▶ **Objective**
Please identify every line below that contains the word "desert" and copy each of those lines in full.

▶ **Data shown**
§ §

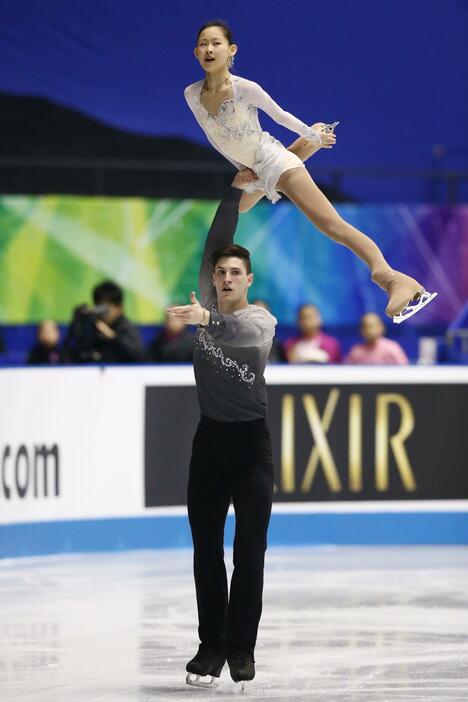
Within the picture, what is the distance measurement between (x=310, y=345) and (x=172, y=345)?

§ §

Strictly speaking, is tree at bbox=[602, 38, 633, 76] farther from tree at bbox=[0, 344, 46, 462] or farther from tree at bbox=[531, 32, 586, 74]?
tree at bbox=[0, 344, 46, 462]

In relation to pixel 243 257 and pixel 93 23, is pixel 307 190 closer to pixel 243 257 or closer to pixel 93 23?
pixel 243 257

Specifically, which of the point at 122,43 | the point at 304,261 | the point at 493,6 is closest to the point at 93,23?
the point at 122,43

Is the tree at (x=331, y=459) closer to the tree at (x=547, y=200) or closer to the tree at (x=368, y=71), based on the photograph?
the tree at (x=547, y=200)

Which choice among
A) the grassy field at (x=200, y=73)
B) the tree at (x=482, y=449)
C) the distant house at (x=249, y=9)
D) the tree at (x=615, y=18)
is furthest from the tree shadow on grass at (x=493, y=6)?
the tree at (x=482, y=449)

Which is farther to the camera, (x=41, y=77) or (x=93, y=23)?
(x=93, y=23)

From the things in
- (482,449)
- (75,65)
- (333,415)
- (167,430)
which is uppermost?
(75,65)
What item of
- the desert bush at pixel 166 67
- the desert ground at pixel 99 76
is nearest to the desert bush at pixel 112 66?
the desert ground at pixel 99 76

§ §

▶ **Complete answer**
- the desert bush at pixel 166 67
- the desert ground at pixel 99 76
is nearest to the desert bush at pixel 112 66?
the desert ground at pixel 99 76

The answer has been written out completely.